Elected officials, while a good way of ensuring no-one truly vile gets into
power, also ensure no-one truly inspired gets into power

Edit: Just to note, I support democracy (it should go without saying) but we
should all see that it isn't infallible

------
mnm1
This is absolutely insane. Why can't government develop their own in-house
solutions? Create jobs and have full access. The law should demand that these
algorithms and all information about these systems be revealed publicly or
these systems should not be used. I don't want some random code from some
random for-profit company deciding my fate or anyone's fate. I don't even
understand how this is legal or constitutional. I'd bet serious money all
these systems are in violation of multiple laws, especially discrimination
laws. What a fucked up technology. If this is what people talk about when
saying they are afraid of AI, then yes, I'm absolutely fucking terrified. Fuck
this "AI". It has no place in our society.
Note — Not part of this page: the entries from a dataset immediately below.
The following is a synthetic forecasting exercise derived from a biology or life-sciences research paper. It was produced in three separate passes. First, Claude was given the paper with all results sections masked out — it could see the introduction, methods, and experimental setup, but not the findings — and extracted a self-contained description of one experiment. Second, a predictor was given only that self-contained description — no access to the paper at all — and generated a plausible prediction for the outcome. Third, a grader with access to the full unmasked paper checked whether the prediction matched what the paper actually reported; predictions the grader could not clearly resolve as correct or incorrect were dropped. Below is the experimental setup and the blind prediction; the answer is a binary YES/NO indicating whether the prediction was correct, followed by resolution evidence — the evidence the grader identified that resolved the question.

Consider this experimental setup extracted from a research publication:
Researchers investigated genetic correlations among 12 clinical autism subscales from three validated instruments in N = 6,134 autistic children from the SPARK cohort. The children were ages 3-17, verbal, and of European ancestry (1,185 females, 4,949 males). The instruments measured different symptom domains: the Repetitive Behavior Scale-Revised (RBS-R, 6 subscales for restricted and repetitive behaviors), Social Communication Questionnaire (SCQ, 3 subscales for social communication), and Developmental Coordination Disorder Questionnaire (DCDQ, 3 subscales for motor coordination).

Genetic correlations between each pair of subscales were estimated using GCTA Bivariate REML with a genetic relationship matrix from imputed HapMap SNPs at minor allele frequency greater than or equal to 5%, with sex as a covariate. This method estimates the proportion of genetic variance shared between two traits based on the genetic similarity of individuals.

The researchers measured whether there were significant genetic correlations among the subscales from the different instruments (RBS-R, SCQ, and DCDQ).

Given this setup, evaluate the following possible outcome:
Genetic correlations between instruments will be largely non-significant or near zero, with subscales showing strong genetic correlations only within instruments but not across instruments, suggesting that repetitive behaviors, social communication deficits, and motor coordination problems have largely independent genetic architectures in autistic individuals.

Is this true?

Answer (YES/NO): NO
Fuck these companies that develop
it too, making money off of people's suffering.

------
rrdharan
I'm surprised the article makes no mention of this book which covers the exact
topic extensively, and which has (AFAICT) received a lot of exposure and
publicity.

[https://weaponsofmathdestructionbook.com/](https://weaponsofmathdestructionbook.com/)

------
tomjen3
Misleading headline: the algorithm has been made public and it is included in
the article as a PDF link.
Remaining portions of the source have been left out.